Cureus ; 12(4): e7712, 2020 Apr 17.
Artigo em Inglês | MEDLINE | ID: mdl-32431990

RESUMO

Introduction Orthopaedic surgeons choose to manage communication with their patients outside of official visits and interactions in a variety of ways, with some choosing to provide their personal cell phone number in order to provide patients with direct accessibility. The objective of this prospective study is to explore to what extent patients utilize the cell phone numbers of orthopaedic surgeons in the immediate period after it is provided to them. Methods Seven fellowship-trained orthopaedic surgeons from five different subspecialties in a single private, multi-site group each provided his/her personal cell phone number to 30 consecutive patients. The surgeon's phone number was written down on a business card, and the surgeons themselves provided the card to the patient.
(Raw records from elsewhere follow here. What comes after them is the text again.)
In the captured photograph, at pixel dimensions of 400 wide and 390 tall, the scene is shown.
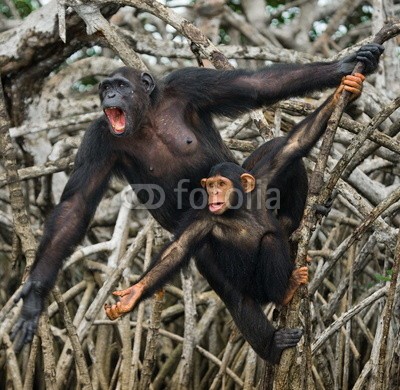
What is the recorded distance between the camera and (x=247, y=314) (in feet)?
20.8

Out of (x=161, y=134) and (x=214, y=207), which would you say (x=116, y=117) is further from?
(x=214, y=207)

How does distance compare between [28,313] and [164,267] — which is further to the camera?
[164,267]

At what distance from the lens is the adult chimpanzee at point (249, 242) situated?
607 centimetres

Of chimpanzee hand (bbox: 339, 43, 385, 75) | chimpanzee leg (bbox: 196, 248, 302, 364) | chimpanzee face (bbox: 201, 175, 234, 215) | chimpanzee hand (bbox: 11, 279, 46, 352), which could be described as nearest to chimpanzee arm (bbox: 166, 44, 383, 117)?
chimpanzee hand (bbox: 339, 43, 385, 75)

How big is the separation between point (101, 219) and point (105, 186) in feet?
11.2

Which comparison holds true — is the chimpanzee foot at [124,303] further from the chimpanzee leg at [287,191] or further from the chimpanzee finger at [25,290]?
the chimpanzee leg at [287,191]

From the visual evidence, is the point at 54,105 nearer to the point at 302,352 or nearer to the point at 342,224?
the point at 342,224

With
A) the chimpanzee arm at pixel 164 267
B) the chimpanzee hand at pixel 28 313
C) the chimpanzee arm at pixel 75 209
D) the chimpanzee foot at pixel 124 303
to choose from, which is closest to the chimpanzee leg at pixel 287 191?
the chimpanzee arm at pixel 164 267

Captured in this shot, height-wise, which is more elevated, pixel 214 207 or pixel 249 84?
pixel 249 84

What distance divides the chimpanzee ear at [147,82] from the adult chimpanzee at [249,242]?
79 centimetres

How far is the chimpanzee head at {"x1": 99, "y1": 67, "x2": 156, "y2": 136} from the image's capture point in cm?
635

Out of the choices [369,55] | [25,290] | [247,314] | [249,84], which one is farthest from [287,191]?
[25,290]

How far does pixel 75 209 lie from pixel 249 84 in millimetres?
1418

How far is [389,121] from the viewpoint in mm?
8750
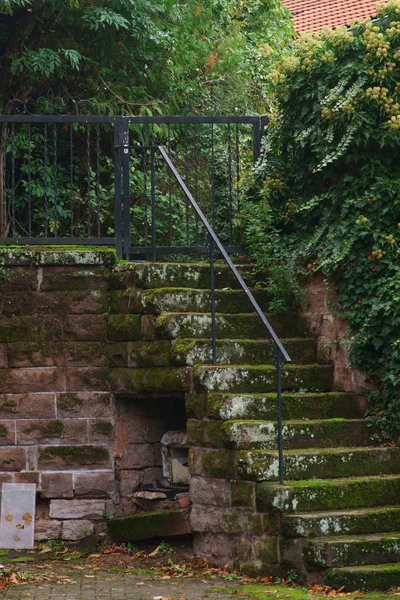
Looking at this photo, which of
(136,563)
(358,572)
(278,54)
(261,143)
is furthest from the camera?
(278,54)

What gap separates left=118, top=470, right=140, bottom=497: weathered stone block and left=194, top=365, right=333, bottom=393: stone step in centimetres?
142

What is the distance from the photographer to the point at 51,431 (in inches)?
328

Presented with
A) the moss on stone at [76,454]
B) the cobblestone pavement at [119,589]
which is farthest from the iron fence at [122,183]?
the cobblestone pavement at [119,589]

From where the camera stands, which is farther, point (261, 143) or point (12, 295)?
point (261, 143)

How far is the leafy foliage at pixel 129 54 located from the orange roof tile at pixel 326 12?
21.1ft

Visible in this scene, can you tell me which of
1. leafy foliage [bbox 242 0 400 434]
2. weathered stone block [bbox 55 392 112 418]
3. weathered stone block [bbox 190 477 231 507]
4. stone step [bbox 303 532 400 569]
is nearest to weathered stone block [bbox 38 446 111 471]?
weathered stone block [bbox 55 392 112 418]

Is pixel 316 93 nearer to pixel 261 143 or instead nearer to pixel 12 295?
pixel 261 143

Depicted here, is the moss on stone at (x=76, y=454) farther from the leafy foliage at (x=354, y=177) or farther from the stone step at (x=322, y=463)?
the leafy foliage at (x=354, y=177)

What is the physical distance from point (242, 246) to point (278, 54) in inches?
182

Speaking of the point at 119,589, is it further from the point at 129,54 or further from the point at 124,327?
the point at 129,54

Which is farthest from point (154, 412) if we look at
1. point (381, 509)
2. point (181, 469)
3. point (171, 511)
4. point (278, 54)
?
point (278, 54)

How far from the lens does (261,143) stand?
9.17 meters

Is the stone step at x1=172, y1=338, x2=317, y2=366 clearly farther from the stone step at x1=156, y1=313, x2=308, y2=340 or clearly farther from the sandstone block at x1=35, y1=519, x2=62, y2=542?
the sandstone block at x1=35, y1=519, x2=62, y2=542

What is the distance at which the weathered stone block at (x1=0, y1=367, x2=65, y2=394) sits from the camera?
8.31 meters
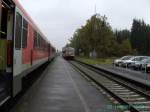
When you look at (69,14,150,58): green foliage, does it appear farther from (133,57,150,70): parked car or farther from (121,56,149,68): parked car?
(133,57,150,70): parked car

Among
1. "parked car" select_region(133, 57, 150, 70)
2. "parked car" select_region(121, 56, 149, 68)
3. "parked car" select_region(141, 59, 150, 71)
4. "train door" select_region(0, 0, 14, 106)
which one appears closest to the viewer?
"train door" select_region(0, 0, 14, 106)

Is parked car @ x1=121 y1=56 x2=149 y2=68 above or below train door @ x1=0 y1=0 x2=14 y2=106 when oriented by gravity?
below

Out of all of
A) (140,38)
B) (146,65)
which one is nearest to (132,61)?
(146,65)

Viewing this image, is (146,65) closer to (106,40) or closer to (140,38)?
(106,40)

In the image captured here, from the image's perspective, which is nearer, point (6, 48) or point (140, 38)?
point (6, 48)

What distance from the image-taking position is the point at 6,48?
10.6m

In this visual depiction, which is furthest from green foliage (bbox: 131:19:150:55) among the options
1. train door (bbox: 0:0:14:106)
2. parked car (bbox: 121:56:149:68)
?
→ train door (bbox: 0:0:14:106)

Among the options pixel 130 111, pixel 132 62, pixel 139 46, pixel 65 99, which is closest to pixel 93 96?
pixel 65 99

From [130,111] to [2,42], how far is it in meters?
4.75

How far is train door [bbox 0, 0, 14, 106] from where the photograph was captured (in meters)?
10.2

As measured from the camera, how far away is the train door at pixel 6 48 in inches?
401

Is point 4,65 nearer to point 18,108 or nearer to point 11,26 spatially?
point 11,26

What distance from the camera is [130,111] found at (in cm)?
1277

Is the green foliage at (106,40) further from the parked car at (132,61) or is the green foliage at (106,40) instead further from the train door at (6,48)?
the train door at (6,48)
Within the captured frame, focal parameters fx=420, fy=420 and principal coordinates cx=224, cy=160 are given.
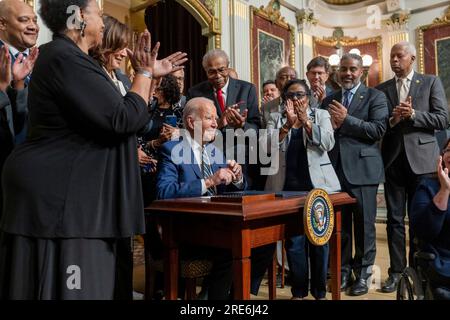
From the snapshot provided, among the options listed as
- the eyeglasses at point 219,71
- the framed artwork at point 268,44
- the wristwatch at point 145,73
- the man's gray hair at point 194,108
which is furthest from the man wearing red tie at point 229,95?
the framed artwork at point 268,44

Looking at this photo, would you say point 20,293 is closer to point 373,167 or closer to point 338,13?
point 373,167

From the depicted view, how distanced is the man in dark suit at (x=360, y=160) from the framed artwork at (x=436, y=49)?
6419mm

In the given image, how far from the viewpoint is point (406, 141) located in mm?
3281

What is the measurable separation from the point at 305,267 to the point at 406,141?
127 centimetres

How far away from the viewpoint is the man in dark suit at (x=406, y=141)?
10.6 ft

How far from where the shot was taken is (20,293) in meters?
1.48

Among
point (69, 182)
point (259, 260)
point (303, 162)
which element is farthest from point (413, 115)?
point (69, 182)

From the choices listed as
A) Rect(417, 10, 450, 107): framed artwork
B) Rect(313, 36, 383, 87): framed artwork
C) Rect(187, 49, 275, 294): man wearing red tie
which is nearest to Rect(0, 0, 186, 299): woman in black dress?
Rect(187, 49, 275, 294): man wearing red tie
Phone calls and voice mail messages received in the 30 days following the patient receiving the phone number were recorded, and the reasons for these calls were categorized as being "appropriate" (e.g. acute postoperative issues, unclear instructions) or "inappropriate" (e.g. administrative issues, medication refills, advanced imaging-related inquires). Results Two-hundred seven patients with an average age of 51.5 years were provided cell phone numbers. During the 30 days following administration of cell phone numbers to each patient, 21 patients (10.1%) made calls to their surgeons, for an average of 0.15 calls per patient. Six patients (2.9%) called their surgeons more than once. Seventeen calls (54.8%) were deemed appropriate, while 14 calls (45.2%) were inappropriate. Logistic regression analysis did not reveal patient age, sex, type of visit, or surgeon subspecialty to be independently associated with calling. Conclusion Our study has demonstrated a low rate of patient utilization of surgeon cell phone number when provided to them. If surgeons choose to provide their cell phone number to patients, we recommend specifying appropriate reasons to call in order to maximize the effectiveness of this communication method.